Amyraldism is, as I understand it, a form of theology introduced by Moise Amyraut. With Amyraldism, you get the Calvinist doctrines of total depravity, unconditional election, irresistible grace and perseverance of the saints. Which, up to that point, is regular vanilla Calvinism.
With Amyraldism however, only the elect are brought to faith and actually saved but salvation was available to everyone anyway (so going to hell is your fault). As I said, you get the teaching that Christ died to save all which (as I understand it) is at odds with regular Calvinism. [We are all the elect in the end.]
Moise Amyraut was alive between 1596 and 1664 which makes this doctrine less than 400 years old. Or, in other words, the Church taught something else for more than 75% of our history.
As doctrines go, Amyraldism is one which does not fit terribly well with Romans 8:32 as well as pretty much any verses that talk about God saving all men.
Amyraldistic theology might [not] explain Bob’s rather odd flavour of Calvinism. If it does then I disagree strongly with it.
According to one website I read (which gives a better definition), it is also known as “four-point Calvinism”.
How I plan to use the word “Amyraldism”.
I have no plans to use this word. I just thought it was interesting and (once again) avoiding working on my book. I’m not sure I fully understand the term but figured I would define it as best I could because of the topics I have covered previously.

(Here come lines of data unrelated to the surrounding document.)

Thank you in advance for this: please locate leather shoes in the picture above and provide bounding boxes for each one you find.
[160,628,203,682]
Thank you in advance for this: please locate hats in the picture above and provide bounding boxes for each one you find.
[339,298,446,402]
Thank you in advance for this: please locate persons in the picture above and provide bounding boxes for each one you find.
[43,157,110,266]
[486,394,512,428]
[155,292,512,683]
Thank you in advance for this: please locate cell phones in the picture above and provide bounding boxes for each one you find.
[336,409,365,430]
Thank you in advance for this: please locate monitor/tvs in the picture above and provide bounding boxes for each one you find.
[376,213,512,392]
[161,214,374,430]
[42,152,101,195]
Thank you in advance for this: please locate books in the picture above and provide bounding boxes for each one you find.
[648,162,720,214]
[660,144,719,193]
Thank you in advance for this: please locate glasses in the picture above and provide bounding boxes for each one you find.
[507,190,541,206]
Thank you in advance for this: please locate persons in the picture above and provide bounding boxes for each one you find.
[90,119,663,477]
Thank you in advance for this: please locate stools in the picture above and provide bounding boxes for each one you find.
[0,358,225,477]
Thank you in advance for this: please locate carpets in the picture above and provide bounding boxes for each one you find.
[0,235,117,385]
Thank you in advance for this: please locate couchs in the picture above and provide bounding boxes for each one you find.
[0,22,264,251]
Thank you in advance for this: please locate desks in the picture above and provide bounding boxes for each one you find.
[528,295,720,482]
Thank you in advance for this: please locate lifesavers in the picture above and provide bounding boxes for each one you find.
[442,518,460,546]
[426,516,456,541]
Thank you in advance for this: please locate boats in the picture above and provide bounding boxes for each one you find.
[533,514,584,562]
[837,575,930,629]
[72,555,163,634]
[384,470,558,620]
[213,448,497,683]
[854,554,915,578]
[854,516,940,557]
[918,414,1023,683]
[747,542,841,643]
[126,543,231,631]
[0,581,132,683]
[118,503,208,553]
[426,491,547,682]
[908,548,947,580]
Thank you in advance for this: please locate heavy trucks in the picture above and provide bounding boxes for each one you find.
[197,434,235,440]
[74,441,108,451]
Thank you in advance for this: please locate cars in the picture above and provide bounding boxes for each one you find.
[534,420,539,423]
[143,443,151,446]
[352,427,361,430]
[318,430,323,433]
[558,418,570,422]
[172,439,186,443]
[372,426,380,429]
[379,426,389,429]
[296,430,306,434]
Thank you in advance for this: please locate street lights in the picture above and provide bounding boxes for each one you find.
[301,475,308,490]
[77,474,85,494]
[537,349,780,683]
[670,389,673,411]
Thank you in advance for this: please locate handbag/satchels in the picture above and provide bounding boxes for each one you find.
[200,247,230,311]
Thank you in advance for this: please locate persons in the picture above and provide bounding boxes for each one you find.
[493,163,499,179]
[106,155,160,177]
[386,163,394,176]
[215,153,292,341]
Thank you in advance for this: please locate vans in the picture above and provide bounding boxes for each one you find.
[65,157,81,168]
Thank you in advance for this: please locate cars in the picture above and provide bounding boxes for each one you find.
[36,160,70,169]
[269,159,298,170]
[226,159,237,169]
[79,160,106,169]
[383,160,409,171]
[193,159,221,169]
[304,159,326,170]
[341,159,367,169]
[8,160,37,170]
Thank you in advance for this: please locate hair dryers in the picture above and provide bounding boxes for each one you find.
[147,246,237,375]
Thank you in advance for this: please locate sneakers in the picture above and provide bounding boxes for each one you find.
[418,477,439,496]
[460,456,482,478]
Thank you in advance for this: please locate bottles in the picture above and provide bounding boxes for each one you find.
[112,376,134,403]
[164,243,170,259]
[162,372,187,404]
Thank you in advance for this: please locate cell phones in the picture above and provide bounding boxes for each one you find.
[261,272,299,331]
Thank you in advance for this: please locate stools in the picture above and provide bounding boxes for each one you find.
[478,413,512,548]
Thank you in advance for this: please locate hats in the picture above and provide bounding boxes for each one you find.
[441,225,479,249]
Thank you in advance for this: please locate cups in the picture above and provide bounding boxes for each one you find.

Can you expand this definition?
If you have a better, clearer or deeper explanation of Amyraldism, please speak up. If I was wrong about any point, say something.
Share your thoughts – if only to let me know that someone is reading this.
Update
It looks like I got this one wildly wrong. As Amyraldism, it seems is a doctrine of Universal Salvation. I’ve gone back over the post and struck out the parts that were wrong and added notes [like this] to correct what was clearly incorrect.